Four-Type Architecture¶
| Type | Prefix | Purpose | Materialization | Storage |
|---|---|---|---|---|
| Facts | fct_ |
Enriched granular data | Table | Yes |
| Dimensions | dim_ |
Current state entities | Table | Yes |
| Aggregates | agg_ |
Pre-aggregated metrics | Table | Yes |
| Reports | rpt_ |
Consumption views | View | Zero |
Facts (fct_)¶
Same grain as Silver, enriched with JOINs (rosters, glossaries), filtered to relevant records (e.g., XO agents only).
-- models/gold/fct_contacts.sql
{{
config(materialized='table')

**DATA SUPPLIED**
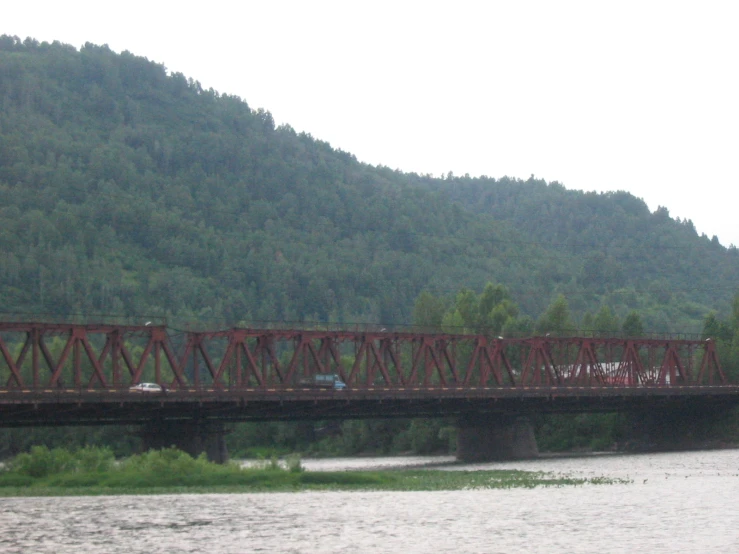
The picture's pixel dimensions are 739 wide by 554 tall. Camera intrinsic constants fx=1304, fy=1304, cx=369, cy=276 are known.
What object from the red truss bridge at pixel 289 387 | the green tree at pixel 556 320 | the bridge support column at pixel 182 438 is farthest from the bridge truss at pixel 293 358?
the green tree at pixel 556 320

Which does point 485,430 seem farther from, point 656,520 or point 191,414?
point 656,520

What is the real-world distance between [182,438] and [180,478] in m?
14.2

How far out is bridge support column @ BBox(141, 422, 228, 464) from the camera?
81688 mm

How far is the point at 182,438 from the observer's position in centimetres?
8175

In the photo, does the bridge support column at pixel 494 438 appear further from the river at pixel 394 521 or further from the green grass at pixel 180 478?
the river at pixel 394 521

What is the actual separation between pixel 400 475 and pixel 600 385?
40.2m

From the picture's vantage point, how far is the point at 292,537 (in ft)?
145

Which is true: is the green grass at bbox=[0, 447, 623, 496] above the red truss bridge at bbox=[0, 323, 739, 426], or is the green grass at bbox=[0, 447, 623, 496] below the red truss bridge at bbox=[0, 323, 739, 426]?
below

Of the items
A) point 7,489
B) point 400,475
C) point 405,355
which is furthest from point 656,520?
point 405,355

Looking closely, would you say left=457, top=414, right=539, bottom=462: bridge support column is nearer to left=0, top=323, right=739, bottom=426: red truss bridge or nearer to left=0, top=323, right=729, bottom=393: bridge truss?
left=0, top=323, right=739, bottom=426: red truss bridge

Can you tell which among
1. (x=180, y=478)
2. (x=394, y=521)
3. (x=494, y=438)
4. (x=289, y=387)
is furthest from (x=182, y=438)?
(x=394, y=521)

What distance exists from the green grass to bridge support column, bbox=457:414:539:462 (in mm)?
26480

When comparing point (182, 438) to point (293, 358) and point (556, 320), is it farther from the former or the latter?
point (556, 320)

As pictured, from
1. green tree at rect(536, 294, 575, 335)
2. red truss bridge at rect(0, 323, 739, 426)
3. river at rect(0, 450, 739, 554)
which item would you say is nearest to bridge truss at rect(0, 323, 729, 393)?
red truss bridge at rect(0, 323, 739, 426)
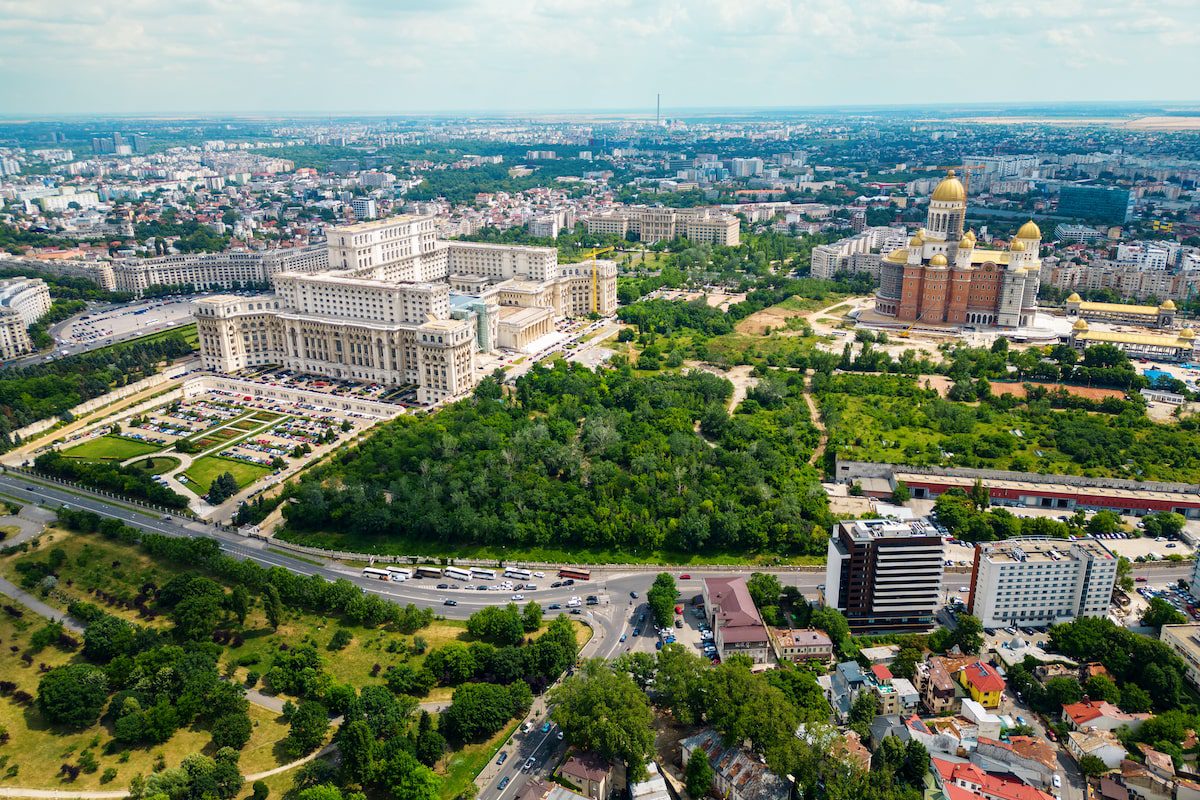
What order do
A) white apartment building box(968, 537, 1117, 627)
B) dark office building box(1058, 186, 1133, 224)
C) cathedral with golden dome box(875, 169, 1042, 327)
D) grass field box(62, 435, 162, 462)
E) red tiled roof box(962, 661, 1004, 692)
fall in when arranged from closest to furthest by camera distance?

**TASKS**
1. In the four-type architecture text, which materialization does the Reports type use?
2. List every table-name prefix that the four-type architecture text assigns to a type.
3. Retype the four-type architecture text from "Four-Type Architecture¶" to "XO agents only).".

**RESULTS IN ORDER**
1. View

2. fct_, dim_, agg_, rpt_

3.
Four-Type Architecture¶
| Type | Prefix | Purpose | Materialization | Storage |
|---|---|---|---|---|
| Facts | fct_ |
Enriched granular data | Table | Yes |
| Dimensions | dim_ |
Current state entities | Table | Yes |
| Aggregates | agg_ |
Pre-aggregated metrics | Table | Yes |
| Reports | rpt_ |
Consumption views | View | Zero |
Facts (fct_)¶
Same grain as Silver, enriched with JOINs (rosters, glossaries), filtered to relevant records (e.g., XO agents only).